Biz tek değil çift ön libero oynuyoruz. Dolayısıyla biri ileri çıktığında diğeri mutlaka geride kalıyor. Ancak Türk futbolcusundaki genel problem oyun disiplini. Bir an önce sonuca gitmek istiyoruz ve bu istek bize yerimizi kaybetmek gibi bir fatura çıkartıyor. Bu eleştirilere ben de dâhilim. Aslında ön libero, mevkiini asla kaybetmemesi gereken ilk oyuncudur.

Ümit Karan "Akıllı orta saha oyuncuları çok gol atar" diyor ve bunu savunmaya dönük orta saha oyuncularının konstantrasyon eksikliğine, adam kovalamama problemine bağlıyor. Yani kabahat biraz da sizin sırtınızda gibi duruyor.

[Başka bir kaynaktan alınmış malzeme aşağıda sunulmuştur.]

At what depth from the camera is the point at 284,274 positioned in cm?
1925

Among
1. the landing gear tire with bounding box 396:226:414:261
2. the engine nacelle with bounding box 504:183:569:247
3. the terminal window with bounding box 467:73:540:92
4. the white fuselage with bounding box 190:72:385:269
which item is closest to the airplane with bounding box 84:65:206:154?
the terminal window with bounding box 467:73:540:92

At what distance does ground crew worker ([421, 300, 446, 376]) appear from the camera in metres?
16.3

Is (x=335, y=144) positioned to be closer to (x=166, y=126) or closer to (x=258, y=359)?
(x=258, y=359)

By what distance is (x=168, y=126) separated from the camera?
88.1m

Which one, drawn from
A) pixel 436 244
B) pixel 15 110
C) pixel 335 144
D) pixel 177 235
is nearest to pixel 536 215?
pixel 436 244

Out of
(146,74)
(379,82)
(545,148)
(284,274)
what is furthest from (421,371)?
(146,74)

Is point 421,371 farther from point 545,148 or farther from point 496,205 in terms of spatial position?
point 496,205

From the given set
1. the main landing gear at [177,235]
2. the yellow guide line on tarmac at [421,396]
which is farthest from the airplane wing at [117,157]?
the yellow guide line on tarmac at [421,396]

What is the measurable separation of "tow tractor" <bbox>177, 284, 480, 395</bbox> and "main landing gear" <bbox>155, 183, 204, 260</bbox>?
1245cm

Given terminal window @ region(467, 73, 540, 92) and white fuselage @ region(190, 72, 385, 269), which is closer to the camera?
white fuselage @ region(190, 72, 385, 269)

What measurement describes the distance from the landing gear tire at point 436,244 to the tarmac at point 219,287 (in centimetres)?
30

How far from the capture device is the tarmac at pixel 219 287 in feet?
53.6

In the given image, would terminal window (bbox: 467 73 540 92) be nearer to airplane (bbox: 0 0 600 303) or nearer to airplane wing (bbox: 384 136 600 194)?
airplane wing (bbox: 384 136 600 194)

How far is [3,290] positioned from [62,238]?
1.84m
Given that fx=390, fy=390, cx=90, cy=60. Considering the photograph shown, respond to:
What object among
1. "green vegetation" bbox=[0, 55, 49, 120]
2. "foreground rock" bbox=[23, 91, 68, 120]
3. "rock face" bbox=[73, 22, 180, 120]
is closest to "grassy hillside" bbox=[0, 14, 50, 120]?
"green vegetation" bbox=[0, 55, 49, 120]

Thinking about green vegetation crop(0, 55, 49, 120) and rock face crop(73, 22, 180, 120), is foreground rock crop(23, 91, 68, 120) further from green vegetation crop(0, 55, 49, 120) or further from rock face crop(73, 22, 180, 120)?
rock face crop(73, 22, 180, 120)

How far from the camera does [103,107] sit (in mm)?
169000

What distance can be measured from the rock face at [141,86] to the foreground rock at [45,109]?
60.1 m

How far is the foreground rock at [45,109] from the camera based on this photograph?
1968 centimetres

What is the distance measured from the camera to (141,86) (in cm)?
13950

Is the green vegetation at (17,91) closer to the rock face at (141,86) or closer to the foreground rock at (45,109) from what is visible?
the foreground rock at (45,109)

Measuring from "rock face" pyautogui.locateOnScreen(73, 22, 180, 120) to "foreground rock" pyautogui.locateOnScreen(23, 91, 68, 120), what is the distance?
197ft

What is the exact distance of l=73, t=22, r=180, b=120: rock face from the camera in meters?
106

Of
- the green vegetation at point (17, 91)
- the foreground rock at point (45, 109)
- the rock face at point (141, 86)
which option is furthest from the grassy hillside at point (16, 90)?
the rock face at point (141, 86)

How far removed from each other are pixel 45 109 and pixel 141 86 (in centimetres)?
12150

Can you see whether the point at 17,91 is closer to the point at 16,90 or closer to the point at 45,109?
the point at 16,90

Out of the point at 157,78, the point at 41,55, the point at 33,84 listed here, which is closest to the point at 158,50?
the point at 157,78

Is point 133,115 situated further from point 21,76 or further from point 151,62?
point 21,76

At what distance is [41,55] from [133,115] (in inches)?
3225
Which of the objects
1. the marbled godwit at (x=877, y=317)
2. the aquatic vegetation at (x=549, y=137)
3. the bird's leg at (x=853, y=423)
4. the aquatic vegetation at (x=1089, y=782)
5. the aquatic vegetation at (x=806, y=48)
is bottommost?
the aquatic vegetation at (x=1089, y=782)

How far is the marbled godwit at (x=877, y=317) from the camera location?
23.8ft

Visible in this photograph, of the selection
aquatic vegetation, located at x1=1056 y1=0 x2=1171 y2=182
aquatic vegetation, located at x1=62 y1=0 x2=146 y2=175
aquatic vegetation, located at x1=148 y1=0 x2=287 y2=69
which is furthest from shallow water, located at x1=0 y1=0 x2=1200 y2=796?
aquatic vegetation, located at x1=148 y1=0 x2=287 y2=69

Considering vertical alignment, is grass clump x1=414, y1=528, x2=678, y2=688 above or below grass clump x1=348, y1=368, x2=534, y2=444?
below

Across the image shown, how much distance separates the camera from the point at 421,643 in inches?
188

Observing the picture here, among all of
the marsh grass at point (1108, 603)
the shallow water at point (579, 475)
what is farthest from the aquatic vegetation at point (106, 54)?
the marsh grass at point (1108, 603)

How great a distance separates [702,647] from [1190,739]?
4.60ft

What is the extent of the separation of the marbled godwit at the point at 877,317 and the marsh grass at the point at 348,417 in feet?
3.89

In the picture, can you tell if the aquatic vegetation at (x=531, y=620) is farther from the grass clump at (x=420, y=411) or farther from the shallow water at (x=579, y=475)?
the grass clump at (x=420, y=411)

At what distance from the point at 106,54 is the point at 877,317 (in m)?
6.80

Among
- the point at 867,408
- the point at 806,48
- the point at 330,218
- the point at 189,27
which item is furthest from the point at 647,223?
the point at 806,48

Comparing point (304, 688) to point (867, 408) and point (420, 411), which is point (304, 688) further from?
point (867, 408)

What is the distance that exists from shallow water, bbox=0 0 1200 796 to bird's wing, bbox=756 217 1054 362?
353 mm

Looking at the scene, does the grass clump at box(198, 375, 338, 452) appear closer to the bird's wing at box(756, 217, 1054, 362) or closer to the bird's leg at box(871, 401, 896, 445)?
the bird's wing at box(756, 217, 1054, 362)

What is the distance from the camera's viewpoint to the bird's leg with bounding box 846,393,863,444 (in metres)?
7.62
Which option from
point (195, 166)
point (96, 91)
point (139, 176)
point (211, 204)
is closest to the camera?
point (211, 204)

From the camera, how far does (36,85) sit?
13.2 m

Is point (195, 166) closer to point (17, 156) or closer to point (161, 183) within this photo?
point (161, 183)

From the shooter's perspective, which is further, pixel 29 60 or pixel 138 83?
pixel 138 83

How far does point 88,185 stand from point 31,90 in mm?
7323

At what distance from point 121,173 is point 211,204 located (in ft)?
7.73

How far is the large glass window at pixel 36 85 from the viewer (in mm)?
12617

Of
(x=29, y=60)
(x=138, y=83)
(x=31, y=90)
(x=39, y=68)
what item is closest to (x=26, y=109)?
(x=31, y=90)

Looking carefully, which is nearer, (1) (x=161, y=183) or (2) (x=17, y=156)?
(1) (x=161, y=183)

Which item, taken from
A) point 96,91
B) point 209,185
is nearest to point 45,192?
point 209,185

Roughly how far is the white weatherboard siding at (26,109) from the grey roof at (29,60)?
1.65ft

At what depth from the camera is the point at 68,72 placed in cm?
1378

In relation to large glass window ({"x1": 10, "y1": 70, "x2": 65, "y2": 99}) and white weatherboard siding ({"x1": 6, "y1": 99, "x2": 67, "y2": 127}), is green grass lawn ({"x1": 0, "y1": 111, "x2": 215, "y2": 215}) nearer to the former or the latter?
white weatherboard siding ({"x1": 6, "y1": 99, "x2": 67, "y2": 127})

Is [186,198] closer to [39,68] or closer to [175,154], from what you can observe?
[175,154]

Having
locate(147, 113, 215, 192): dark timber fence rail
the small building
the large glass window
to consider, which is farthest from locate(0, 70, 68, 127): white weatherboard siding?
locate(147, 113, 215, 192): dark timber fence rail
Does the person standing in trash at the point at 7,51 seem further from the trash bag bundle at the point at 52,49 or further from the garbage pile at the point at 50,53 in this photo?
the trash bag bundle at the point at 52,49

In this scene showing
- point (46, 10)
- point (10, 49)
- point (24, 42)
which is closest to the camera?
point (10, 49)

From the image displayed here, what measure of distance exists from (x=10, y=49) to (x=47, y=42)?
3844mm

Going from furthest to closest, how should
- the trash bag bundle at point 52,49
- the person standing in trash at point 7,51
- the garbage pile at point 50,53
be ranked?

Takımlar genellikle savunmalarını forvetlerin üzerine yoğunlaştırıyor. Bu durumda geriden direkt kaleye yönelen oyuncuların gol şansı otomatikman artıyor. Söylediğim gibi Türk futbolunun genel hastalığı disiplinsizlik burada ön plana çıkıyor. Açıkça söylemek gerekirse orta sahadan gelen oyuncuların fazla gol atmasında sorumluluk ön libero oynayan benim gibi oyuncularda.

Hiç kimseyle kavga etmedim

Hırslı ve kazanmayı kabullenmeyen bir oyuncu olduğunu söylüyorsun, üstelik mücadelenin en yoğun yaşandığı bölgede oynuyorsun ama bugüne kadar sadece tek kırmızı kart görmüşsün.

O kırmızı kartı da ikinci sarı karttan gördüm. 11 sezondur Süper Lig'de oynuyorum ama bugüne kadar saha içinde küfürleşmiş ya da kavga etmiş bir oyuncu değilim. Maç içinde sarı kartı görene kadar agresifim ama kart gördüğüm andan itibaren kendimi frenlerim. Bir de benim hırsım ve kaybetmeye tahammülsüzlüğüm tamamen oyun kuralları içinde kazanmakla ilgili. Yoksa asla kasti sertliğe başvuran bir oyuncu olmadım.

Her sezon 30 maç ortalamasıyla oynayan bir oyuncusun. Dolayısıyla pek fazla sakatlanmıyorsun. Sanırım bu profesyonelce yaşamakla ilgili bir durum.

Ben 21 yaşında evlendim. Bu durumda hayatınız otomatik olarak bir düzene giriyor. Uyku düzeninize, beslenmenize ister istemez dikkat ediyorsunuz. Zaten benim hayatım evimle işimin arasında geçiyor. Bir de koşarak oynayan oyuncuların fiziki yapısı aslında doğuştan gelen özellikler taşıyor. Benim vücudum, aynı antrenmanı yaptığımız bir başka arkadaşa göre daha çabuk toparlanabiliyor.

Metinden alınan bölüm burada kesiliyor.